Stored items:

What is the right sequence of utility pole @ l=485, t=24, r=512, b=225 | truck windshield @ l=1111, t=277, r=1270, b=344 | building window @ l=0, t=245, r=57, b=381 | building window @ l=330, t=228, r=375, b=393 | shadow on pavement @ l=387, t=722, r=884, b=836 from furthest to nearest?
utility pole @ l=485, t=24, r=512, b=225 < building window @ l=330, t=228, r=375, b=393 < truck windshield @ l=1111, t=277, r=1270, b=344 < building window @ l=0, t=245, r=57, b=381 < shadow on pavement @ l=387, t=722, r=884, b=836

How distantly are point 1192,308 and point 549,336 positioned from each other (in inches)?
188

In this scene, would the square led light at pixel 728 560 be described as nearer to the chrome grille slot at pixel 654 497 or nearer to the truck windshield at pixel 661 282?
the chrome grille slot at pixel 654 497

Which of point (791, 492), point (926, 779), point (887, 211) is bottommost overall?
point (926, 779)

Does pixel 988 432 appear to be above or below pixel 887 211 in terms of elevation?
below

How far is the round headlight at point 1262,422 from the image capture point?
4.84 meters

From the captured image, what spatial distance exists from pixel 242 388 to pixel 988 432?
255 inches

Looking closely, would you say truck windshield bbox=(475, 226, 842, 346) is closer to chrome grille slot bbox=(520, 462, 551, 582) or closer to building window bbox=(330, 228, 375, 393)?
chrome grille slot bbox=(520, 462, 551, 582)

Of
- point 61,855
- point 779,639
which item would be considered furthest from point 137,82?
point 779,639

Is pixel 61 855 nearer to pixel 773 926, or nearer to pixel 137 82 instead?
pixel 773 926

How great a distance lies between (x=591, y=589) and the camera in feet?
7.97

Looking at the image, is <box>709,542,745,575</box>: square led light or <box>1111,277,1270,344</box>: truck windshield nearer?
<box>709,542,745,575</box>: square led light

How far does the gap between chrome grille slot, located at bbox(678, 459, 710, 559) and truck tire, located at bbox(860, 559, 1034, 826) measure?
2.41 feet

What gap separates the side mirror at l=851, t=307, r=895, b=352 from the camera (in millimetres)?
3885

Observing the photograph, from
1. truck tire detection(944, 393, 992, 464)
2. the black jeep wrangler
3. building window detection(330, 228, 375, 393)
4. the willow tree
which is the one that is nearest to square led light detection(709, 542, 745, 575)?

GIVEN PROBLEM: Please rewrite the lines from the one containing "What gap separates" through the last line, raising every distance in the answers by 59 and leaving everything else unchanged.

FINISHED TASK:
What gap separates the side mirror at l=851, t=307, r=895, b=352 from the camera (in millimetres)?
3944

Observing the photograph, from
1. truck tire detection(944, 393, 992, 464)
2. the black jeep wrangler
3. building window detection(330, 228, 375, 393)
4. the willow tree
which is the one that is nearest to square led light detection(709, 542, 745, 575)?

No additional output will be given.